The SS tried to prevent solidarity among the prisoners by dividing them by nationality and also according to such categories as "politicals", "homosexuals", "Jehova`s Witnesses", "deviants", "Jews" and "Gypsies". They created a caste system, as well, so that, e.g., a German prisoner was ranked by the SS above a Polish Jew. The first to arrive were the "criminals" and "deviants" who came to Flossenbuerg in 1938. The survivors from the 1000 prisoners who had been sent from Dachau in the autumn of 1939 were transported back there early in 1940. In April, 1940 followed the first non-German prisoners from the "protectorates" of Bohemia and Moravia. In the last phase, beginning in 1942, the population came to include prisoners from all the occupied countries: Frenchmen, Dutsch, Belgians, Czechs, Russians, Poles, Greeks, Italians, Slovaks and Hungarians. In the end the population in Flossenbuerg and its outlying camps included prisoners from 30 countries, a total of more than 100,000 inmates.

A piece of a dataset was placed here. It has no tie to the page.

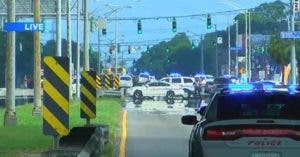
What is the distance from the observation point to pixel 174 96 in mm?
65688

The "A wing" of every prisoners´ barrack was controlled by the "block senior", the "B wing", by "the writer" who had a bed and a desk there. While the block seniors were so-called "greens" (criminals), the writers were frequently political prisoners. Many of these privileged prisoners, ("capos"), became cruel accomplices who gave murdered prisoners over to the SS in return for cigarettes or brandy, for the SS guards received a special three or four day holiday for each prisoner killed.

If the capo refused to act with the compliance or violence demanded by the SS, he had to reckon with being deposed and sometimes with being lynched by this fellow prisoners. The more cruelty he showed, however, the more he had to depend on the SS. This type of "prisoner selfgovernment" was an attempt by the SS to prevent solidarity among the prisoners.